Well, if one can come up with the top Ys, one can reason about what probability one wants to assign to that statement. For example, if I can think of 9 countries that I think are bigger than Algeria, and three of which I am uncertain, I can well assign a probability of, say, 30%. Calibration training could be done this way.


Yeah, I guess, but that's a whole lot of work for one short question of this kind and if you can think of 12 candidates then there's a good chance you've forgotten a couple. I don't mean to imply that this kind of question is completely useless, only that other sorts are probably better.

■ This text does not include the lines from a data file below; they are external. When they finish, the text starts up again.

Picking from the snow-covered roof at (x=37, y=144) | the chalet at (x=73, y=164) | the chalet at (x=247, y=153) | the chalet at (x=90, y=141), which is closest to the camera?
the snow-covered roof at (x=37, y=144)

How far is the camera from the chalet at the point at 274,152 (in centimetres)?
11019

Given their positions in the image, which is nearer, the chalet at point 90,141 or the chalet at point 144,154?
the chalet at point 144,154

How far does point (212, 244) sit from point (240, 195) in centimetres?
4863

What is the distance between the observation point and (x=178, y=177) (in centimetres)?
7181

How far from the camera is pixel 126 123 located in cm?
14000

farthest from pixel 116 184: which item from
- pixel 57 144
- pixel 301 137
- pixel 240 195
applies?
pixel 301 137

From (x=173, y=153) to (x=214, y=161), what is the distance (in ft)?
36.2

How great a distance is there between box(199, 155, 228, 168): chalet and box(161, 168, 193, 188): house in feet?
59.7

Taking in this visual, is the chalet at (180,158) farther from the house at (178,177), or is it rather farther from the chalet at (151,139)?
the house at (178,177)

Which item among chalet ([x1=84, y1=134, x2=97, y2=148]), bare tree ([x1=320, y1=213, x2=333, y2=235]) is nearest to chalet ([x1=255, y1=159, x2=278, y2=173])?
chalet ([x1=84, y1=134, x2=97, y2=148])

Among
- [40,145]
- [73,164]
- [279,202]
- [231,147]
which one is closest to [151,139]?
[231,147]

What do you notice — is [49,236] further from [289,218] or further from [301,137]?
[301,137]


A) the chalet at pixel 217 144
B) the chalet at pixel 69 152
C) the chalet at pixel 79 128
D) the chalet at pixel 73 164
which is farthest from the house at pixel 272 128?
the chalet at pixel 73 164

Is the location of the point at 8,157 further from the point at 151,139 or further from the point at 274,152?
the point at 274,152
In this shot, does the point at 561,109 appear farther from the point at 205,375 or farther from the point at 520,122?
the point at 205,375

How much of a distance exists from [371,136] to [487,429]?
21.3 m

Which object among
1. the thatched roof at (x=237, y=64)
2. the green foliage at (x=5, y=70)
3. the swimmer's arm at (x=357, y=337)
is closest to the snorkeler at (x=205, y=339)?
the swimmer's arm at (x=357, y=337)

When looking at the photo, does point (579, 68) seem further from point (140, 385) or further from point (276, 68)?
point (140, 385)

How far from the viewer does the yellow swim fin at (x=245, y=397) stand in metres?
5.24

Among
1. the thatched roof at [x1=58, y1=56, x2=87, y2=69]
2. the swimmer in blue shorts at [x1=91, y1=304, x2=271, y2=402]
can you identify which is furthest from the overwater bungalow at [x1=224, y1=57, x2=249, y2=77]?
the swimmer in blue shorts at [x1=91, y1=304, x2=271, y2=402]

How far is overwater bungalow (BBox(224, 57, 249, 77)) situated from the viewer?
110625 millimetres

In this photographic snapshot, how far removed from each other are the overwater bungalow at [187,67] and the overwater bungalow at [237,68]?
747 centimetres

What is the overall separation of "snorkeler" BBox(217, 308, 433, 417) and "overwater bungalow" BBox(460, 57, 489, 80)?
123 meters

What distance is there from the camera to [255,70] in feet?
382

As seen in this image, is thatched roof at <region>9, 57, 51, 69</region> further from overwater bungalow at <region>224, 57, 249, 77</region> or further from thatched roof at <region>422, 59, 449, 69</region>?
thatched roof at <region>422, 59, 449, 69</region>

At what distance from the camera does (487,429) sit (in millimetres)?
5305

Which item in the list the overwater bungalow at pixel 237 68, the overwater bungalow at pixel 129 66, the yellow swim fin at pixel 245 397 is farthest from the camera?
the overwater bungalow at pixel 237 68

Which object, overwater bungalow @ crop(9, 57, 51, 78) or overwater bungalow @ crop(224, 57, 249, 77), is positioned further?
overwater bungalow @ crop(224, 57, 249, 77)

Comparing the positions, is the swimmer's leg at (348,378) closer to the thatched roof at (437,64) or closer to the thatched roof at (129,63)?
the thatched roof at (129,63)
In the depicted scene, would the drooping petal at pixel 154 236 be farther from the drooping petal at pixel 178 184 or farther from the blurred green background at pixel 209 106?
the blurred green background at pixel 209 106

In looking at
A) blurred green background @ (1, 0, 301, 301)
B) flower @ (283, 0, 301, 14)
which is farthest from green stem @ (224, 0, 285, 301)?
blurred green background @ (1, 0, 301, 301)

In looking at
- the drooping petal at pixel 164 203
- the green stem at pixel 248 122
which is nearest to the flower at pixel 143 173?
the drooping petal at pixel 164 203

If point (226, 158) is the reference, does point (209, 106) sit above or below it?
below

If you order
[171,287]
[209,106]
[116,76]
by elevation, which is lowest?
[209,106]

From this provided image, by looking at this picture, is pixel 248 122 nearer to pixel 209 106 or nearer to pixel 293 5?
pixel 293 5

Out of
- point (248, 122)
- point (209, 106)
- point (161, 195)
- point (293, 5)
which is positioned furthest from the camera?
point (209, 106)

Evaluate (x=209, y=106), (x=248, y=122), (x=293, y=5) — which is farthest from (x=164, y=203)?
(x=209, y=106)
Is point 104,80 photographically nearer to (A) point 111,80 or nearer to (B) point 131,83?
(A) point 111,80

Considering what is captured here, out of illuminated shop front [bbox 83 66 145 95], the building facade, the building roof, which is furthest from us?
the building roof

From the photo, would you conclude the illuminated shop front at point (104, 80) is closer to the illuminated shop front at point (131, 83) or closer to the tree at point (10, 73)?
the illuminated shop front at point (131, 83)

I'd say it depends on what exactly you want to do once you have the statements.

USGS has good info. Also there is no need to scrape wikipedia, work has been done for you. You can do sparql queries to get most of your statements and the CEGIS site supposedly has a working sparql endpoint but I haven't used that in years.

It might be possible to have subject matter experts assemble sets of such questions about their areas. We have a lot of people with different expertise on LW and so it wouldn't be that hard. For example, I could pretty easily supply 5-10 such questions in a math context or in a history of science context.

You could try using PredictionBook? I don't really know what your specific needs are so I don't know if PB could really be adapted for your needs.

We need something for rapid calibration rather than slow-to-verify predictions like prediction book (which are also good to train on).

Going for a trivia database seems like your best bet. I just had a look at (first google result for "trivia database") and the questions seem relatively neutral in terms of intuitiveness.

"What is the addictive chemical in cigarettes?" "What unit is force measured in?" "What country did King Hussein rule?"

Keep in mind that it's much harder to generate tricky questions than simple ones, so it's unlikely you'll have much cleverness in a big database unless it's extremely expensive.